Provided text:
****************

Re: Why Richard Hofstadter Is Still Worth Reading.Huh?

On Oct 10, 2006, at 3:10 PM, Jesse Lemisch wrote:

Hofstadter sided with Grayson Kirk at the 1968 Columbia
commencement, where he spoke, after the bloody bust, while all honorable people were at
the counter-commencement. His commencement speech was published in the
Columbia Forum. Like many other liberal historians, including the
unspeakable Vann Woodward, Hofstadter had a bad reaction to the 60s.

This is from the Jon Weiner essay that set this off:

http://hnn.us/articles/30629.html

In other ways, however, Hofstadter’s response to the student
uprising at Columbia in 1968 set him apart from the liberal critics
who regarded the student movement as dangerously anti-intellectual.

****************

Recorded information:
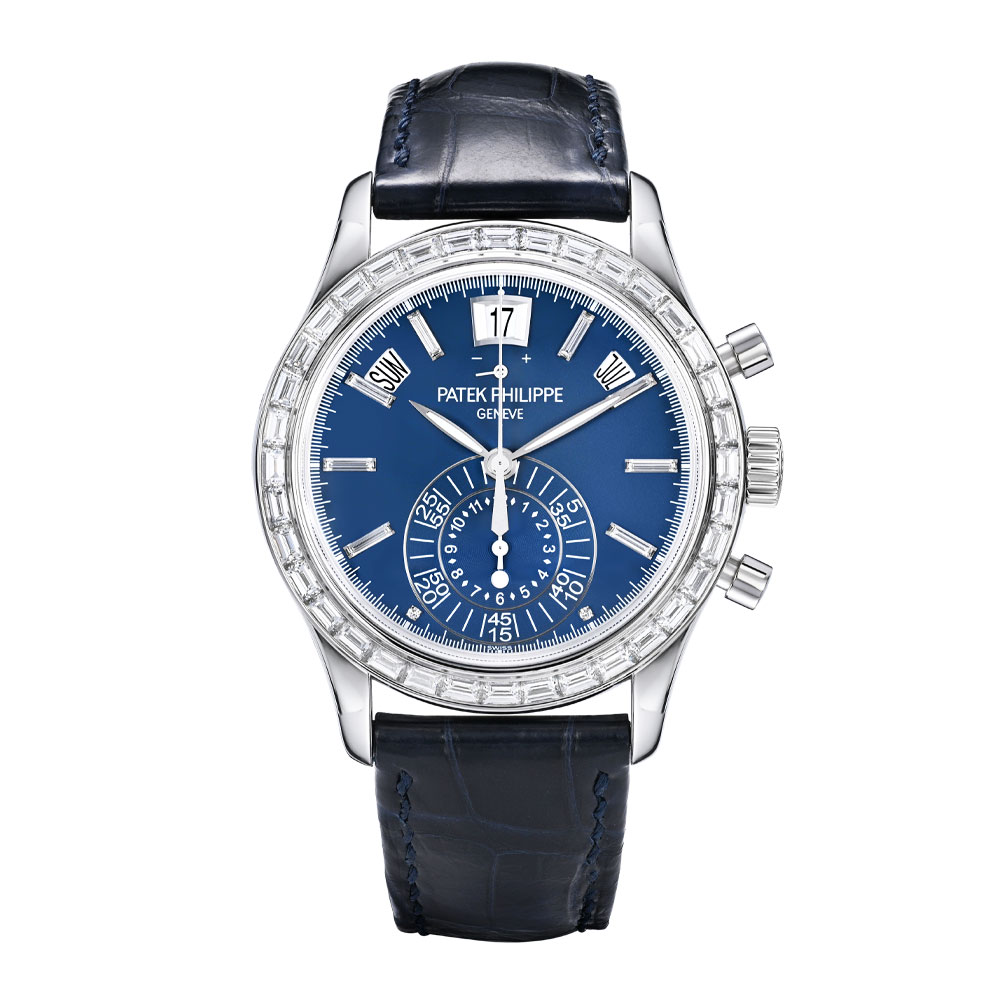 Patek Philippe Complications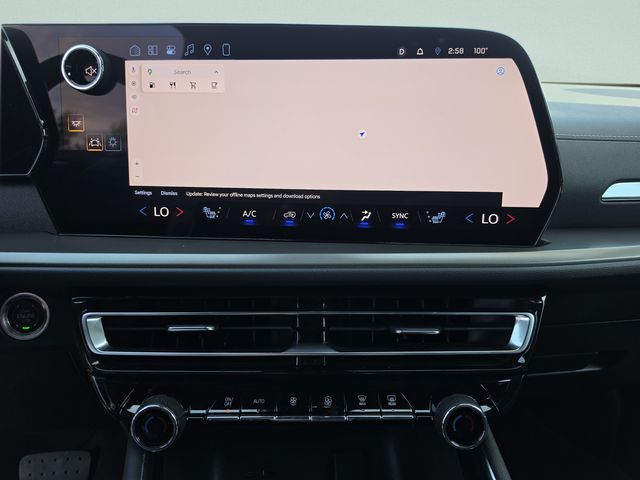 2024 Chevrolet Traverse 1LT - Photo 33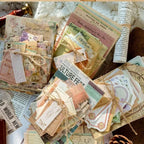 SET VARIOS PAPELES 30770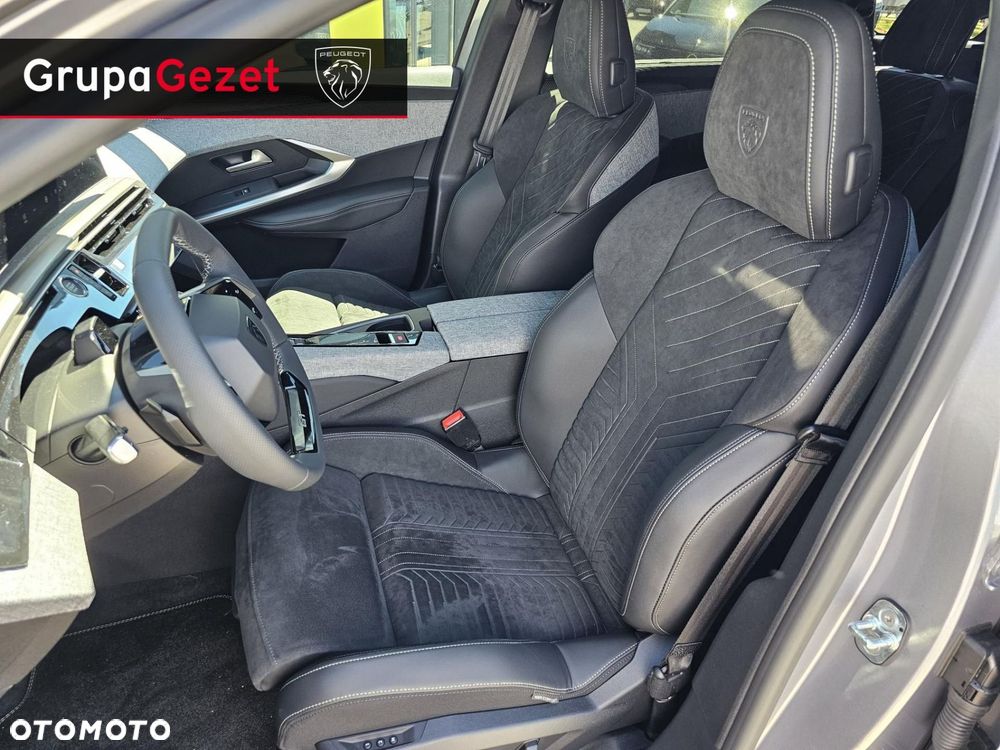 Peugeot 5008 - 8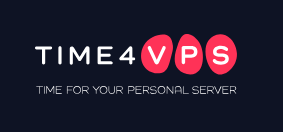 Time4VPS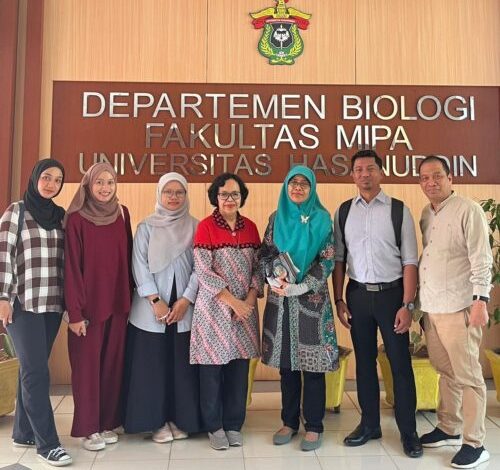 UTM-UNHAS Collaboration Enhanced Through Outbound Mobility Program - AppliedHE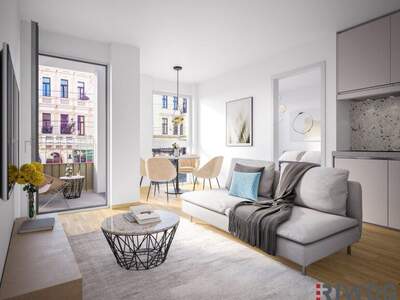 Wohnung kaufen in 1170 Wien (Bild 5)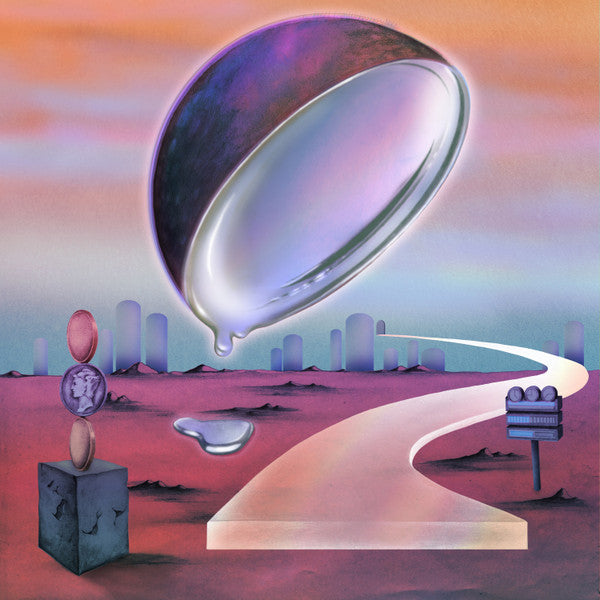 Range – Mercury (DL Card) 🇺🇸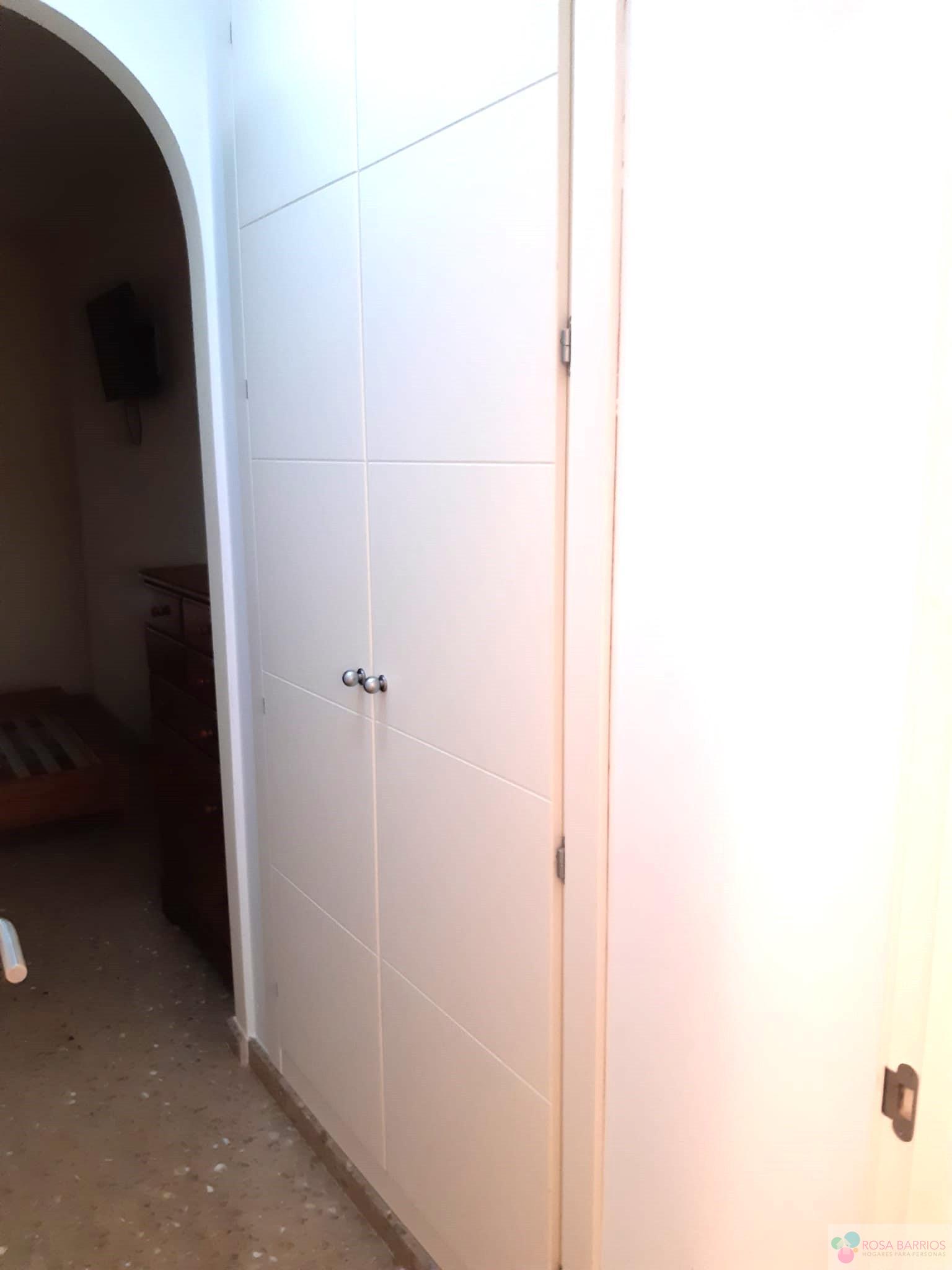 Venta de piso en Estepona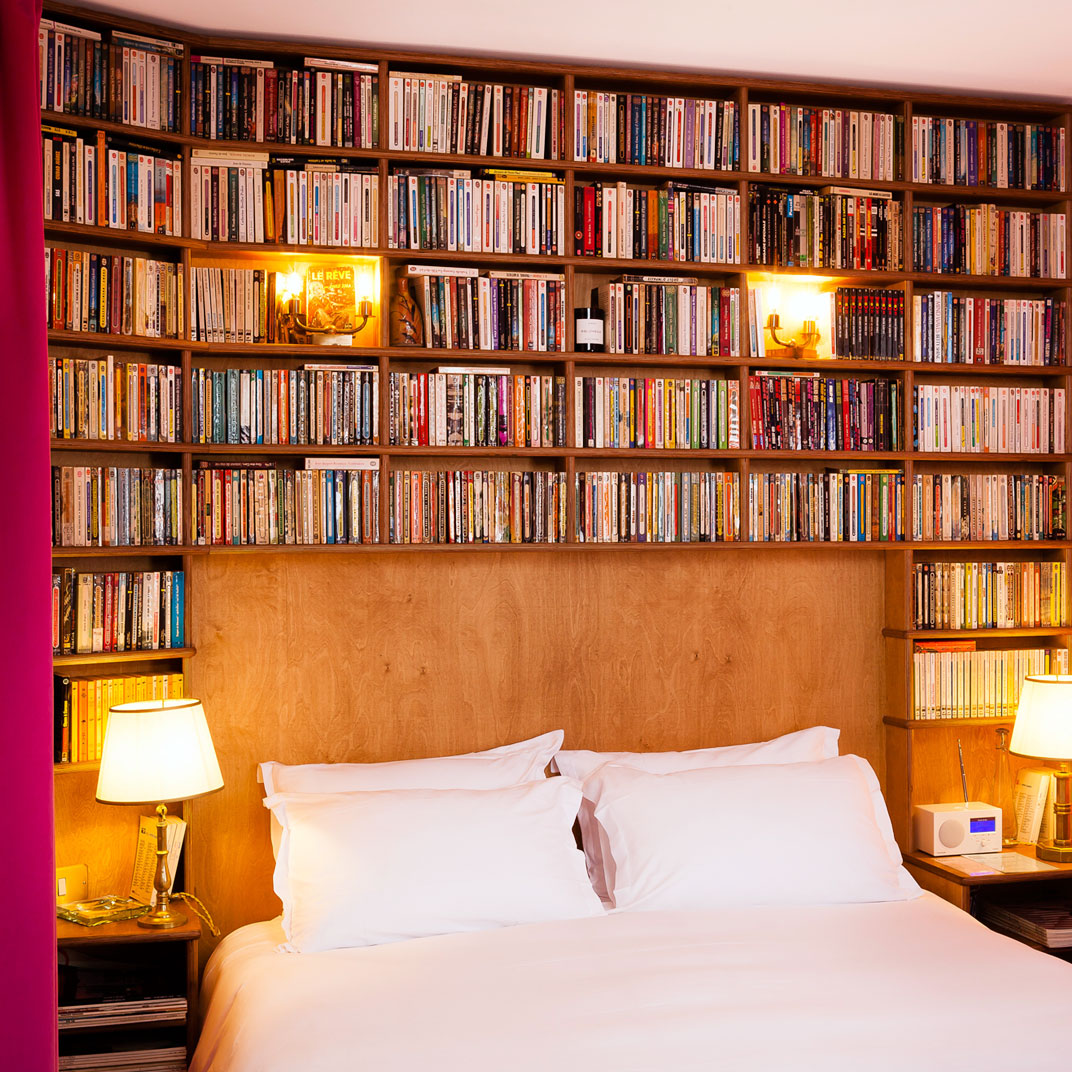 Grand Amour Hotel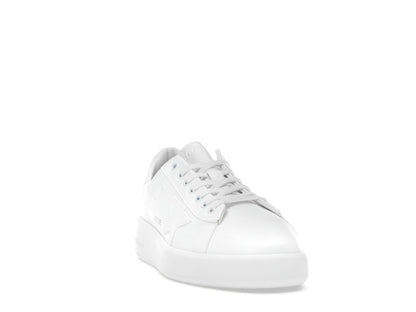 Golden Goose Bio-Based Purestar Triple White (Women's)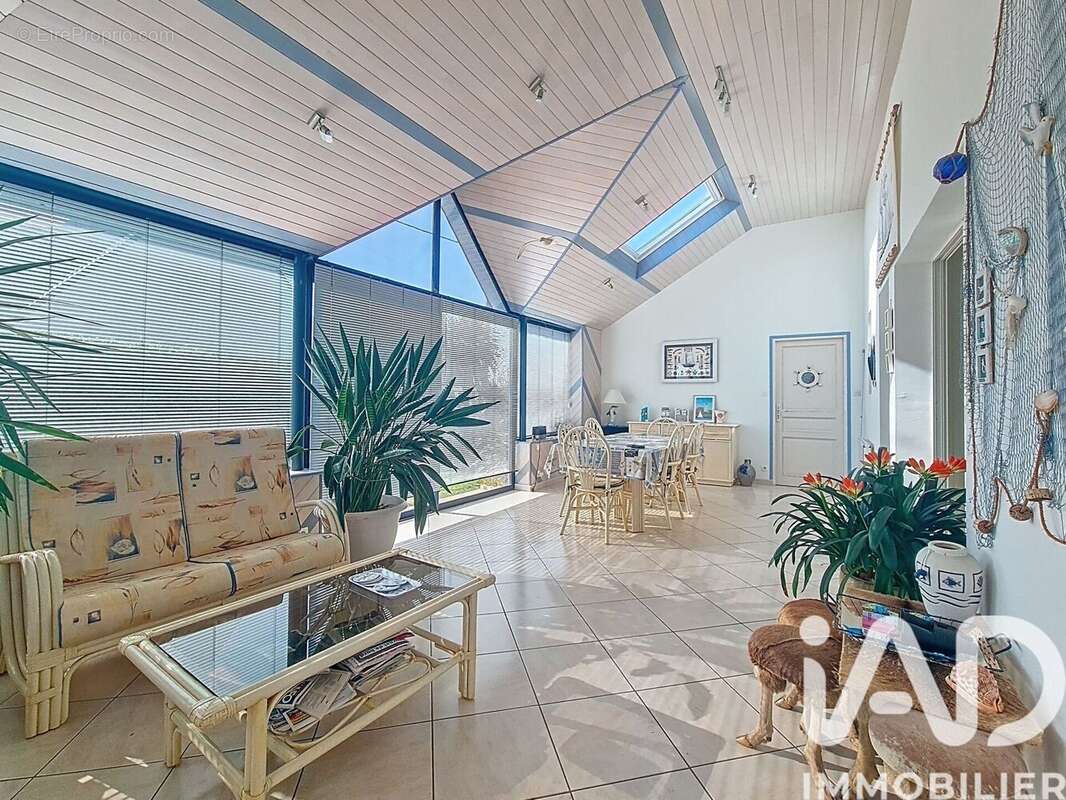 Photo 3 - Maison à PLOUGONVELIN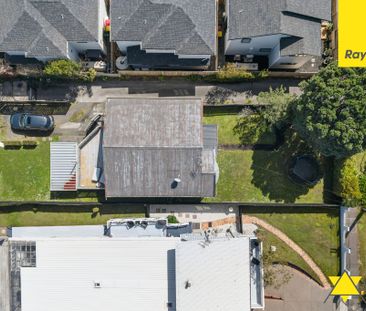 Lovely pet-friendly home in New Lynn! - Photo 1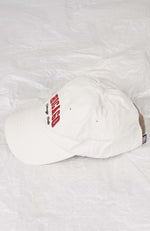 VINTAGE NBA CHICAGO BULLS HAT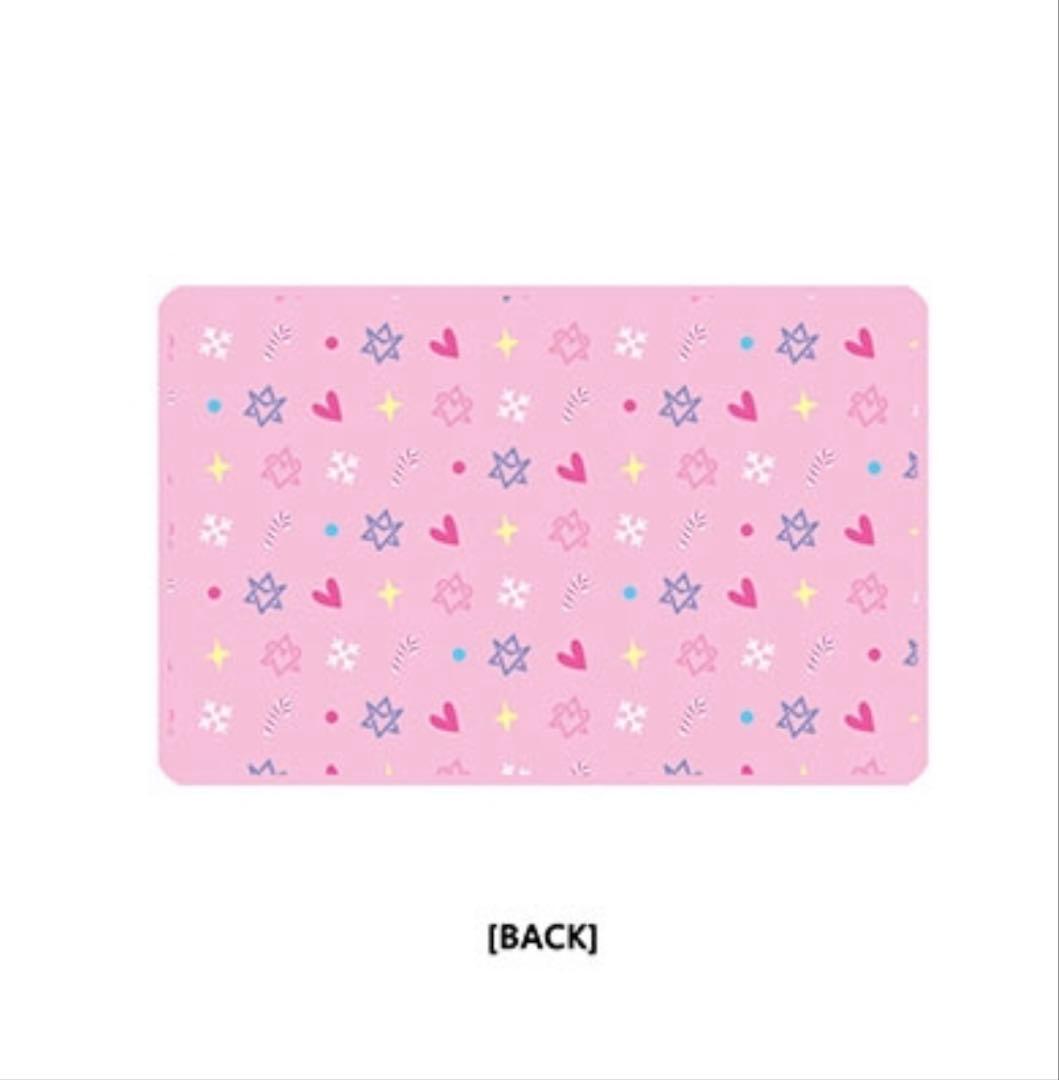 【新品未使用】ASTRO ROROHAクリスマス ブランケット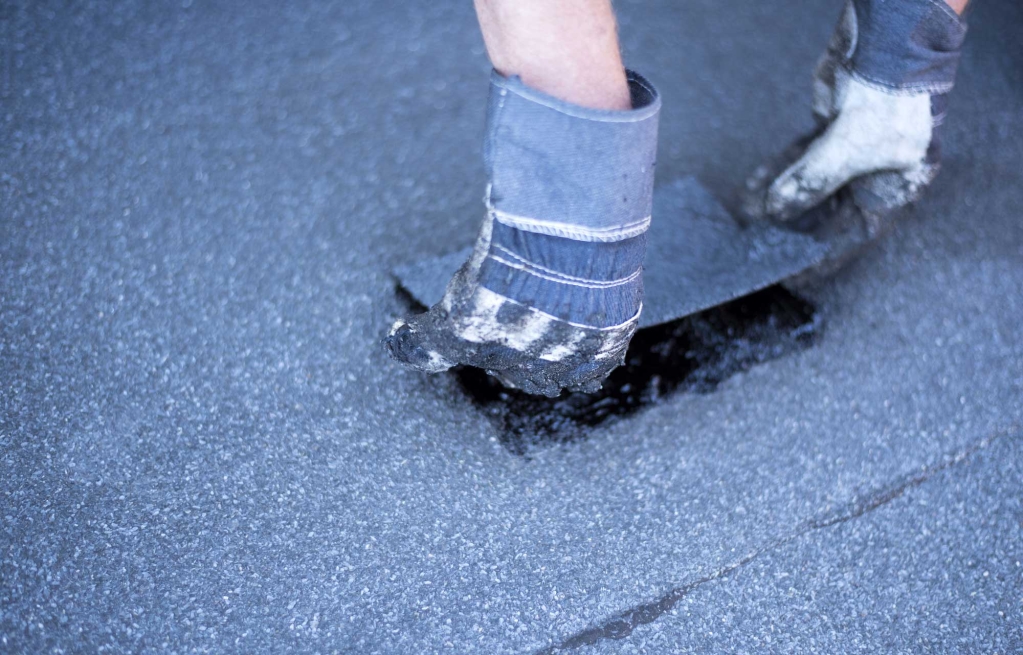 roof leak causes, roof leak detection, Prescott Valley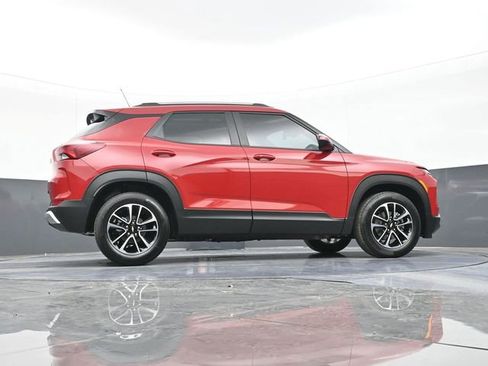 New 2026 Chevrolet TrailBlazer LT w/ Convenience Package image 50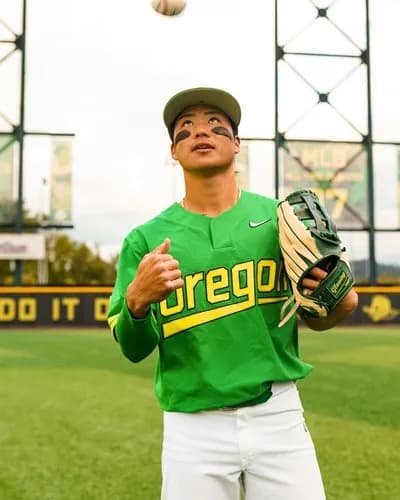 西田陸浮(シカホワ11巡目指名)、メジャー昇格ｗｗｗｗｗｗ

****************

Exercise instructions:
(a) Extract the passage of the Hofstadter post from "Hofstadter sided with" to "as dangerously anti-intellectual.".
(b) Pick up the Hofstadter post where it stops and keep writing.
The lines here have no connection to the Hofstadter post.

Answers per task:
(a)
Hofstadter sided with Grayson Kirk at the 1968 Columbia
commencement, where he spoke, after the bloody bust, while all honorable people were at
the counter-commencement. His commencement speech was published in the
Columbia Forum. Like many other liberal historians, including the
unspeakable Vann Woodward, Hofstadter had a bad reaction to the 60s.

This is from the Jon Weiner essay that set this off:

http://hnn.us/articles/30629.html

In other ways, however, Hofstadter’s response to the student
uprising at Columbia in 1968 set him apart from the liberal critics
who regarded the student movement as dangerously anti-intellectual.

(b)
While his friends in Morningside Heights carried on about the
students and saw themselves manning the barricades against the new
barbarians, Hofstadter opened the door and invited his students in
to talk with him about their goals and strategies. Eric Foner, one
of those students, recalled that “his graduate students, many of
whom were actively involved in the civil rights and antiwar
movements, were having as much influence on his evolving interests
and outlook as he was on theirs.” Indeed, the year after Columbia
‘68, Hofstadter was rethinking his earlier work. He privately
conceded that his critics had been right about The Age of Reform;
in a letter he declared that the book’s status thesis was (in
Brown’s paraphrase) “flawed and unusable” and that “nativism and
anti-Semitism permeated American society in the 1890s.” In another
letter written the same year, he declared that his effort in Anti- Intellectualism in American Life to explain the present had (in
Brown’s paraphrase) “clearly missed the mark.” Here was another
surprising and unusual quality: a willingness to reassess his work
and find its flaws.

The most remarkable of his relationships with students after the
‘68 events was with his research assistant, Michael Wallace (who
went on to win the 1999 Pulitzer Prize for Gotham, a history of New
York City). In the spring of 1968, in the midst of the
demonstrations, Wallace, a PhD candidate, had unlocked the door to
Fayerweather Hall, the history building, so that his fellow student
radicals could occupy it. A few months later, Hofstadter invited
him to collaborate on a documentary history on American violence.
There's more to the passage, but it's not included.